Ese fue el título mi primer artículo en estas páginas de La Opinión de Málaga. Dignísima cátedra, en las que cada día confluyen muy ilustres firmas, no pocas de ellas de buenos amigos. Fue el 6 de junio del 2009. No dejó de ser una buena conjunción en una carta astral orlada de números propicios. Tres veces el seis (por el día, el mes y por ser sábado) y además el 9, que puede hacer de 6, reflejado al revés.

He repetido hoy el mismo título que encabezaba hace 11 años aquel modesto texto primigenio: '¡Europa, Europa!'. Renuevo así un pequeño homenaje que ya ofrecí entonces a la Unión Europea y a los que la hicieron posible. Siempre con mi gratitud por haber convertido esta tierra de feroces conflictos fratricidas -cuyo escenario ha sido nuestra Europa durante demasiados siglos- en tierras de bienestar, de civilizada convivencia y de culturas fecundas. El ver publicado ese artículo es algo que agradecí como un auténtico privilegio. Que permitió a este modesto aficionado a las 'belles lettres' el transitar por esa singladura sabatina en esta augusta casa a lo largo de algo más de una década. Honor y privilegio que no dejo de agradecerles cada semana.

Por cierto, fue un buen despertar el del pasado lunes. Los periódicos nos anunciaban esa mañana que en la invariablemente inteligente Suiza los ciudadanos habían votado el día anterior en un importante referéndum federal. El voto fue tajantemente desfavorable a la iniciativa del Partido del Pueblo Suizo (SVP) para suprimir la actual libertad de circulación de personas provenientes de la UE a través de las fronteras helvéticas y al mismo tiempo y por rebote liquidar con esa maniobra otros tratados comunitarios de gran calado. Los prudentes suizos han rechazado esa locura. Gracias a Dios, los diferentes tratados que unen felizmente a la Confederación Helvética con la Unión Europea no se tocarán.

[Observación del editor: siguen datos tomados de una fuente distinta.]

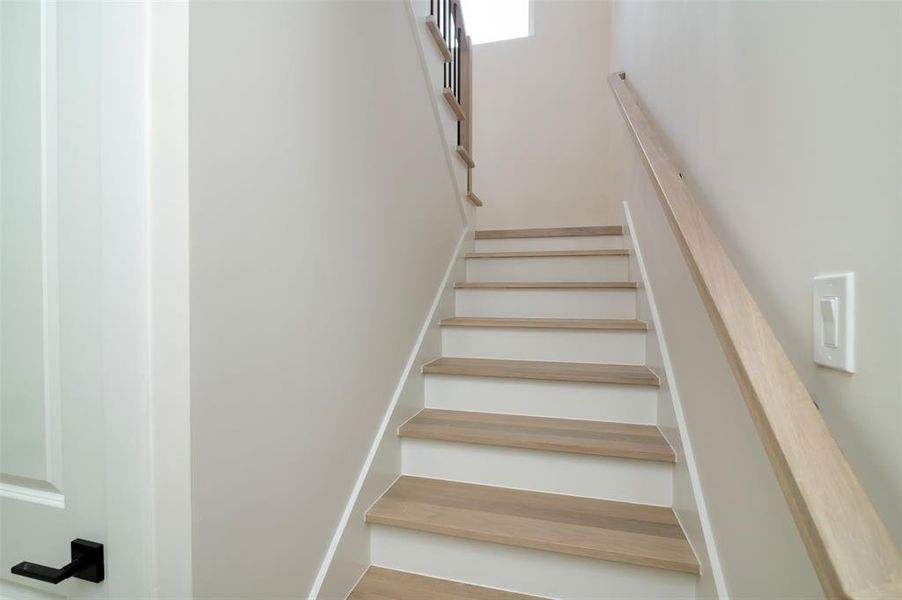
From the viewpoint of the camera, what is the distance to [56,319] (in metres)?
0.73

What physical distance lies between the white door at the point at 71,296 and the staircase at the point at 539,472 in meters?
0.74

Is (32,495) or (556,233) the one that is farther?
(556,233)

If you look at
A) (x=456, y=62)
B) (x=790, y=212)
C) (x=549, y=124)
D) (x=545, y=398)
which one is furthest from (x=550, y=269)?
(x=549, y=124)

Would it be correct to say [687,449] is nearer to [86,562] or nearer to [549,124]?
[86,562]

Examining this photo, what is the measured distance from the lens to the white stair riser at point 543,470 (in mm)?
1322

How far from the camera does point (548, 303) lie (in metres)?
2.15

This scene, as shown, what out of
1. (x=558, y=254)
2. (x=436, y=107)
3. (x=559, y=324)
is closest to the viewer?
(x=559, y=324)

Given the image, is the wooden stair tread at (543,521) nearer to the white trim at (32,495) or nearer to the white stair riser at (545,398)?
the white stair riser at (545,398)

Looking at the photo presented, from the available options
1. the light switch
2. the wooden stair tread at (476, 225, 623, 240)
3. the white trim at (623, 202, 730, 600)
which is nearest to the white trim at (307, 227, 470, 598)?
the wooden stair tread at (476, 225, 623, 240)

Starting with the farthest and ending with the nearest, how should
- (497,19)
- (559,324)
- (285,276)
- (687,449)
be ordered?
(497,19)
(559,324)
(687,449)
(285,276)

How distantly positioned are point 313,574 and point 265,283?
0.72 meters

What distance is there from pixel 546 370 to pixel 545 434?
318 millimetres

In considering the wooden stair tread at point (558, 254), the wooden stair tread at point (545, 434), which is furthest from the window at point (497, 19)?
the wooden stair tread at point (545, 434)

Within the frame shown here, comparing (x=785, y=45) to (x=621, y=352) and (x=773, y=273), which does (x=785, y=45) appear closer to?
(x=773, y=273)
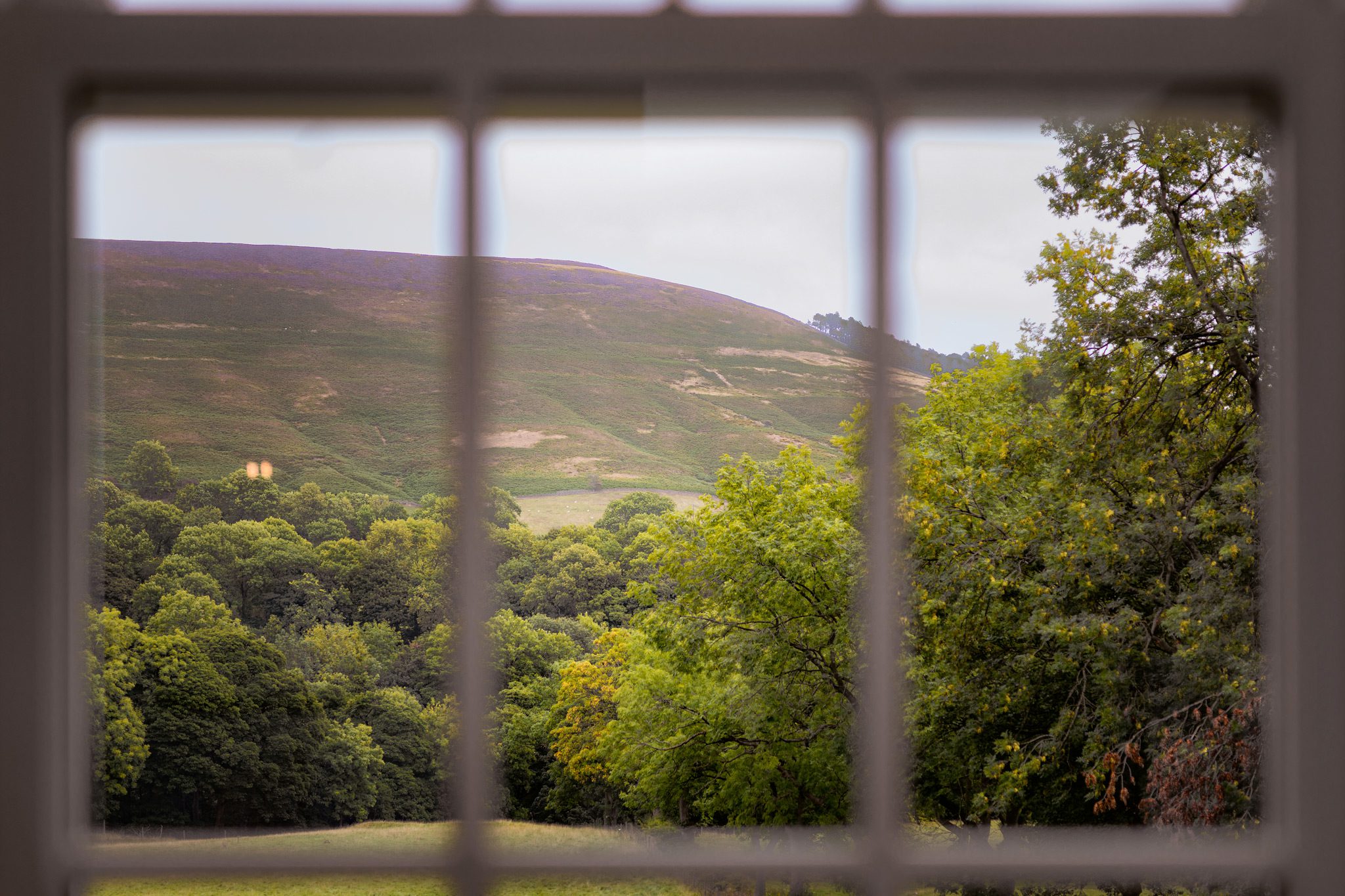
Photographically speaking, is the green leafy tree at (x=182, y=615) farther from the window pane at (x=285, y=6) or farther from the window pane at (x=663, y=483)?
the window pane at (x=285, y=6)

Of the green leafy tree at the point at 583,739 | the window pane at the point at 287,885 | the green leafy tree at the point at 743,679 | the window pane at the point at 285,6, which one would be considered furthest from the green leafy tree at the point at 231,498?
the green leafy tree at the point at 743,679

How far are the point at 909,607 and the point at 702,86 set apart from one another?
433cm

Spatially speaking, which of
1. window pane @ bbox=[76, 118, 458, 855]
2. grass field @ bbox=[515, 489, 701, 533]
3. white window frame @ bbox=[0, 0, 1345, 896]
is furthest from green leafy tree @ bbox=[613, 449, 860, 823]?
white window frame @ bbox=[0, 0, 1345, 896]

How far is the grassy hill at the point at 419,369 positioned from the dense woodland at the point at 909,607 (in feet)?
0.56

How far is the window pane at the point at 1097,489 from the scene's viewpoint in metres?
4.39

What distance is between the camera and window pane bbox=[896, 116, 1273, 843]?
439 cm

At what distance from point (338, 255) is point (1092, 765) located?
5.15 meters

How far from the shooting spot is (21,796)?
557 mm

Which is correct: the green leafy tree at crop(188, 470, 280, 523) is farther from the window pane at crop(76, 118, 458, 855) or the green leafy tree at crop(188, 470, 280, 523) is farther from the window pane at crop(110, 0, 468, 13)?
the window pane at crop(110, 0, 468, 13)

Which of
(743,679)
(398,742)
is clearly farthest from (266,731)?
(743,679)

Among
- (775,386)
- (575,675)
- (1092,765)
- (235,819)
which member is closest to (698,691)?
(575,675)

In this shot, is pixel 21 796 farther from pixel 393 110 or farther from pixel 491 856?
pixel 393 110

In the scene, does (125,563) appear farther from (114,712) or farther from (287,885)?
(287,885)

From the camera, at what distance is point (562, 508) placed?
329 centimetres
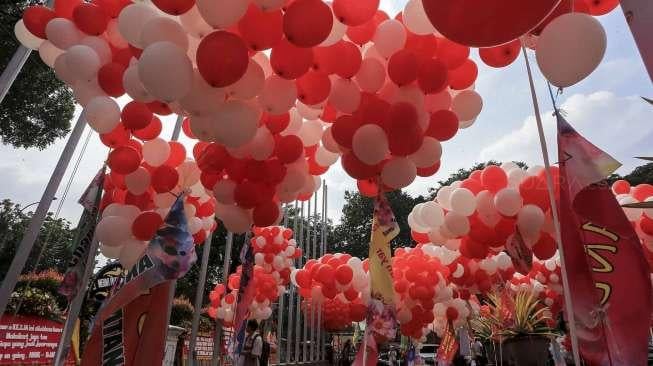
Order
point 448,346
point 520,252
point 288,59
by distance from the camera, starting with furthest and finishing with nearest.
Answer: point 448,346 < point 520,252 < point 288,59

La verdad es que no dejó de ser emocionante. Después de unos años horribles, con un brexit británico, cada vez más tóxico, con el telón de fondo de tantos florecimientos envenenados de multiformes fascios, de uno y otro signo. Eclosionando todos por los cuatro puntos cardinales. Sin olvidar las catástrofes medioambientales y sanitarias que no cesan. Por eso ha sido una bocanada de salutífero oxígeno este veredicto de la voluntad popular de uno de los pueblos más decentes, sensatos e inteligentes de este atribulado planeta: el suizo. Gobernados a su vez, como no podía ser de otra forma, por unos dirigentes que se toman muy en serio el intentar ser intachables. Gobernantes que sienten pasión por la verdad, la honestidad y el camino recto. Con una lealtad sin fisuras al mandato de sus leyes y las exigencias de su código moral.

El gran Albert Einstein siempre admiró a Suiza. Incluso tuvo la nacionalidad helvética entre 1901 y 1955. También la admiraba, aunque con menos limpieza de espíritu, aquel luciferino pontífice máximo de una de las ideologías que con más saña ha paseado sus patologías por este martirizado mundo: Vladimir Ilich Uliánov Lenin. Él también apreciaba a Suiza, sobre todo en la época de su exilio ginebrino. Por cierto, nunca le pagó al maestro Zino Davidoff los últimos y aromáticos habanos que retiró de su legendaria tienda en el número 2 de la rue de Rive.

Sí, Suiza es un maravilloso pequeño gran país, ejemplar en tantos aspectos. Si no existiera, tendríamos que inventarlo. Sobre todo para poder seguir aprendiendo de sus múltiples sabidurías. Confieso que hoy siento ante su ejemplo, aparte de gratitud y alegría, una sanísima envidia.